It works perfectly! I can change the name of my model afterwards.

It seems to be stable.

However, in your initial prompt, in the available devices, how to automate the exposed_entities variable ?

jekalmin commented 1 year ago

Great! I just released this in 0.0.7 version. Thanks for your help!

For exposed_entities variable, could you elaborate more? By automating the exposed_entities variable, if you meant registering to or removing from exposed_entities, you can expose entities from http://{your-home-assistant}/config/voice-assistants/expose like below.

Tooniixx commented 1 year ago

As for exposed entities, I've declared a few.

Capture d'écran 2023-11-10 175736

But the exposed_entities variable is unknown in my installation.

jekalmin commented 1 year ago

Hmm... This is unexpected. What core version are you using?

Tooniixx commented 1 year ago

Maybe the problem is that I'm using HA in Docker version? Strange... I'm using version 2023.11.1

jekalmin commented 1 year ago

I use HA in Docker too. My development environment uses 2023.11.0.dev0 version, so it shouldn't be a problem. (I will try 2023.11.1 tomorrow) Isn't there any error or warn logs?

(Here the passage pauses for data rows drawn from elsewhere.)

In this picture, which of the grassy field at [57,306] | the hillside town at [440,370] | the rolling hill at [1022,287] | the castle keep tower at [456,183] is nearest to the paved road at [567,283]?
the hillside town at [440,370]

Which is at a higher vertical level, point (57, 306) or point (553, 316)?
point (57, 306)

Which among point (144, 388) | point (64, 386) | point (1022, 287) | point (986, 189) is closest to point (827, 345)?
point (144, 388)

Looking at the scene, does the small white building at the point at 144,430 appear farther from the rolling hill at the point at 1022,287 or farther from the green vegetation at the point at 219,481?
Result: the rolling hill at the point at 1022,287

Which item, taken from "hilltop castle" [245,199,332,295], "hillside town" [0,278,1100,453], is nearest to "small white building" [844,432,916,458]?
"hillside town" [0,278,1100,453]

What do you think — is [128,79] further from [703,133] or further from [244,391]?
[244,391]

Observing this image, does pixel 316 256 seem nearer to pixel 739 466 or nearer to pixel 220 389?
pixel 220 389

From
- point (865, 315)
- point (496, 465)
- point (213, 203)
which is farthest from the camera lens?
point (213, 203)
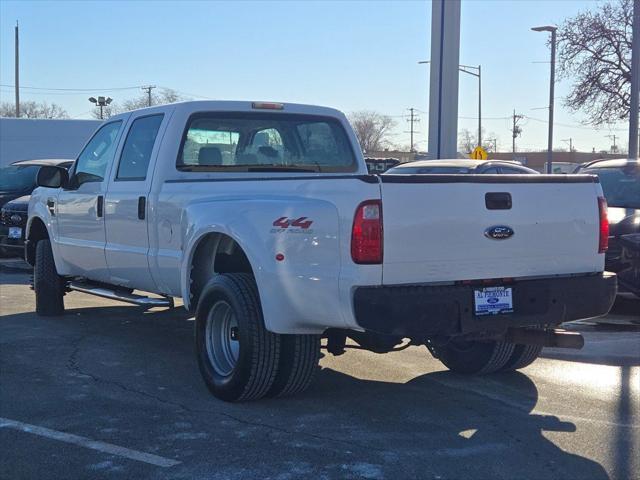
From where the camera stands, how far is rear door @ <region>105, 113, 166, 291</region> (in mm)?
6867

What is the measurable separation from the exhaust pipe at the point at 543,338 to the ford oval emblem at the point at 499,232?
28.8 inches

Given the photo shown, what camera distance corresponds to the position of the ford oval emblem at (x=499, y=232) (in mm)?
4977

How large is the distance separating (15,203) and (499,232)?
9.39 metres

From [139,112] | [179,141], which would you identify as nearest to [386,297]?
[179,141]

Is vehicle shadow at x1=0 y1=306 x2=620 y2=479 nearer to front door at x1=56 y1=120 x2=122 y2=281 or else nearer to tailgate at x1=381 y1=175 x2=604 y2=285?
front door at x1=56 y1=120 x2=122 y2=281

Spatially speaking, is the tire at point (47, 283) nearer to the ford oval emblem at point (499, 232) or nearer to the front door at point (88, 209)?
the front door at point (88, 209)

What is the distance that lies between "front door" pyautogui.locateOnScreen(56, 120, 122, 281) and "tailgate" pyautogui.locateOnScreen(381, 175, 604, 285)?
3696 millimetres

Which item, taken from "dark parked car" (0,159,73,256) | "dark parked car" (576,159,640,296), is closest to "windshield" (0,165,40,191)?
"dark parked car" (0,159,73,256)

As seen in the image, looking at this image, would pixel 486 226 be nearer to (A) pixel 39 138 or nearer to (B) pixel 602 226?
(B) pixel 602 226

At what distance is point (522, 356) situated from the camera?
6461 mm

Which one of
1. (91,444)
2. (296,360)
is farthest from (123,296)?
(91,444)

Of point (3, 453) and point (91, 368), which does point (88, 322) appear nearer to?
point (91, 368)

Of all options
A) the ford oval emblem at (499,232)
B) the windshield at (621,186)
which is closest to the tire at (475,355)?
the ford oval emblem at (499,232)

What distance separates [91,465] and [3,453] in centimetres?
60
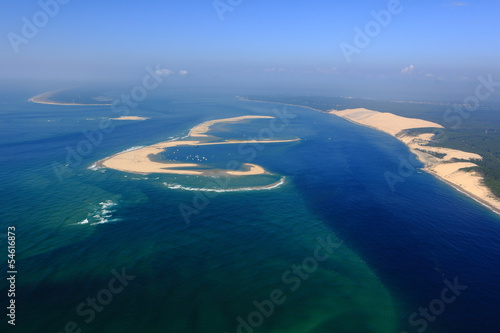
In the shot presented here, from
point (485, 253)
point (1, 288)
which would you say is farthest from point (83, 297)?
point (485, 253)

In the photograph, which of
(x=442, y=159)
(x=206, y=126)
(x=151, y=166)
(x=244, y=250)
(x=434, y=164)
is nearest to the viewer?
(x=244, y=250)

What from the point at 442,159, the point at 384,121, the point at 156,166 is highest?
the point at 384,121

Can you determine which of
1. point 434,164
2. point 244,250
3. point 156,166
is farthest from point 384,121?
point 244,250

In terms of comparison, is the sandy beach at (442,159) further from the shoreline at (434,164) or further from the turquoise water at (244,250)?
the turquoise water at (244,250)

jekalmin commented 1 year ago

I just tried 2023.11.1, but I can't reproduce expose_entity undefined issue.

Tooniixx commented 1 year ago

I have no particular error in the logs... If other people have the same problem, we can compare.

Thanks a lot!

Someguitarist commented 1 year ago

Hi, I'm close to where you're at and would like to help solve this issue, but I'm stuck one step before you. I'm currently using Text-generation-web-ui with the OpenAI extension. Currently I can get the AI to work within home assistant using the 'Custom Open AI' integration which doesn't let me control the lights or anything, but makes me think that my Open AI extension is working. However when I try with this integration I get;

Sorry, I had a problem talking to OpenAI: Invalid response object from API: 'Internal Server Error' (HTTP response code was 500)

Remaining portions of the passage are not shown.